• _Kutipan Pilihan_:
Didasarkan pada prinsip bahwa setiap warga negara tanpa kecuali mempunyai hak membela kepentingan umum, dengan demikian setiap warga negara atas nama kepentingan umum (on behalf of the public interest) dapat menggugat negara atau pemerintah atau siapapun yang melakukan perbuatan melawan hukum (PMH) yang nyata-nyata merugikan kepentingan publik dan kesejahteraan luas (pro bono publico), hal inipun sesuai dengan hak asasi manusia mengenai access to justice yaitu akses untuk mendapatkan keadilan, apabila negara diam atau tidak melakukan tindakan apapun untuk kepentingan warga negaranya tersebut.
Oleh karena sistem dalam gugatan warga negara (citizen law suit) yang sifat gugatannya adalah memperjuangkan kepentingan publik atau hajat hidup orang banyak dalam hal negara tidak melaksananakan kewajibannya untuk melindungi, menghormati, menegakkan dan memajukan hak-hak dan hak asasi warga negara, sehingga merugikan warga negaranya sedangkan wakil-wakil dari warga negara tersebut yang duduk di lembaga negara diam atau tidak mampu memperjuangkan kepentingan-kepentingan atau persoalan yang merugikan warga negaranya.
Dengan menyimak argumentasi dan penggunaan Pasal 16 ayat (1) dan Pasal 28 UU Nomor 4 tahun 2004 tentang Kekuasaan Kehakiman jo. Pasal 5 dan 10 UU Nomor 48 Tahun 2009 tentang Kekuasaan Kehakiman dapat dijadikan dasar untuk pemeriksaan gugatan citizen law suit, sekalipun secara umum tetap menggunakan hukum acara yang diatur HIR/RBg dengan penyesuaian pada tahap awal pemeriksaan, khususnya penentuan hak gugat (standing to sue) Individu atas nama Kepentingan Umum. (Bambang Mulyono, 2009).

• _Petunjuk Latihan_:
Ketik ulang seluruh teks tentang gugatan warga negara di atas tanpa mengubah satu huruf atau tanda baca pun.

• _Data Tersaji_:
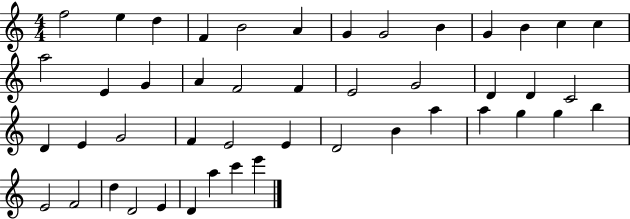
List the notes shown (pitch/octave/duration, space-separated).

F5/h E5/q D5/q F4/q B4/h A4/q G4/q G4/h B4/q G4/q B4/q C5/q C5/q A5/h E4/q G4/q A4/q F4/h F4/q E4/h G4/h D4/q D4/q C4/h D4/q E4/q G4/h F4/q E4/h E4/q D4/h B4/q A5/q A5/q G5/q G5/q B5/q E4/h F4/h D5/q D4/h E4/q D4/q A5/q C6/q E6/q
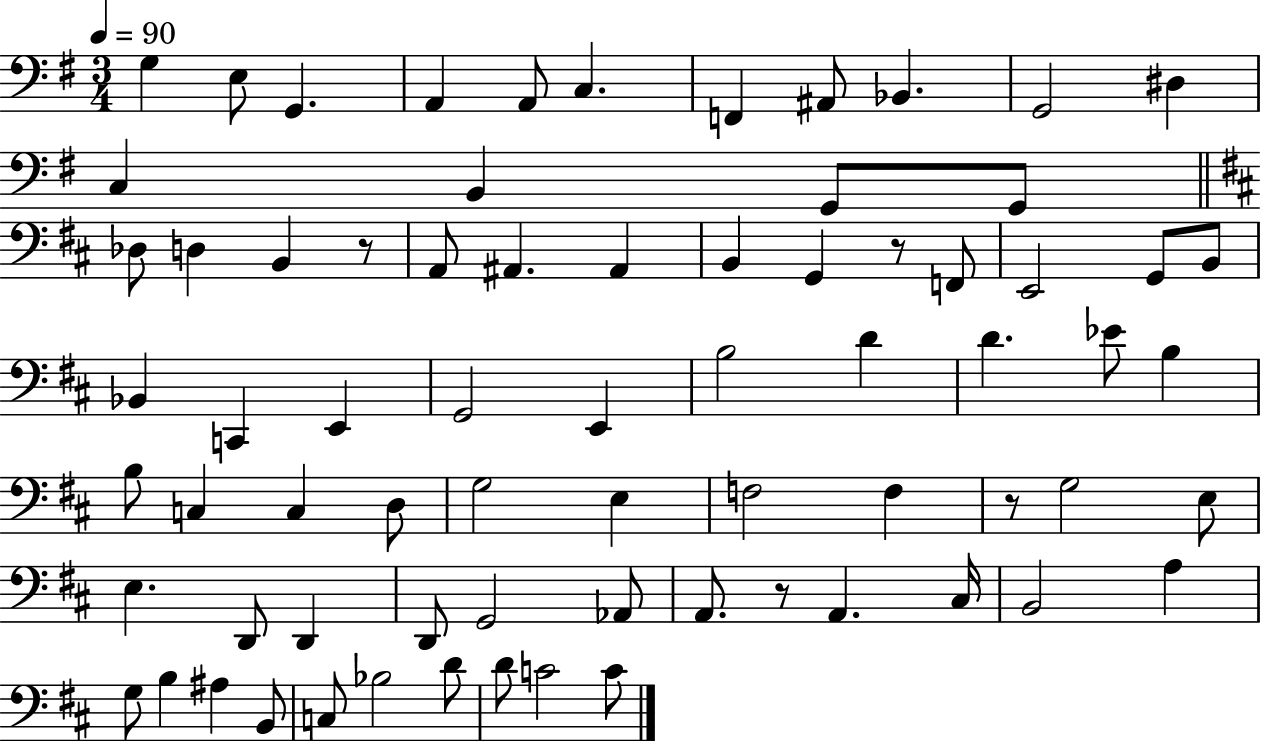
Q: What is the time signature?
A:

• _Hasil Tugas_:
Didasarkan pada prinsip bahwa setiap warga negara tanpa kecuali mempunyai hak membela kepentingan umum, dengan demikian setiap warga negara atas nama kepentingan umum (on behalf of the public interest) dapat menggugat negara atau pemerintah atau siapapun yang melakukan perbuatan melawan hukum (PMH) yang nyata-nyata merugikan kepentingan publik dan kesejahteraan luas (pro bono publico), hal inipun sesuai dengan hak asasi manusia mengenai access to justice yaitu akses untuk mendapatkan keadilan, apabila negara diam atau tidak melakukan tindakan apapun untuk kepentingan warga negaranya tersebut.
Oleh karena sistem dalam gugatan warga negara (citizen law suit) yang sifat gugatannya adalah memperjuangkan kepentingan publik atau hajat hidup orang banyak dalam hal negara tidak melaksananakan kewajibannya untuk melindungi, menghormati, menegakkan dan memajukan hak-hak dan hak asasi warga negara, sehingga merugikan warga negaranya sedangkan wakil-wakil dari warga negara tersebut yang duduk di lembaga negara diam atau tidak mampu memperjuangkan kepentingan-kepentingan atau persoalan yang merugikan warga negaranya.
Dengan menyimak argumentasi dan penggunaan Pasal 16 ayat (1) dan Pasal 28 UU Nomor 4 tahun 2004 tentang Kekuasaan Kehakiman jo. Pasal 5 dan 10 UU Nomor 48 Tahun 2009 tentang Kekuasaan Kehakiman dapat dijadikan dasar untuk pemeriksaan gugatan citizen law suit, sekalipun secara umum tetap menggunakan hukum acara yang diatur HIR/RBg dengan penyesuaian pada tahap awal pemeriksaan, khususnya penentuan hak gugat (standing to sue) Individu atas nama Kepentingan Umum. (Bambang Mulyono, 2009).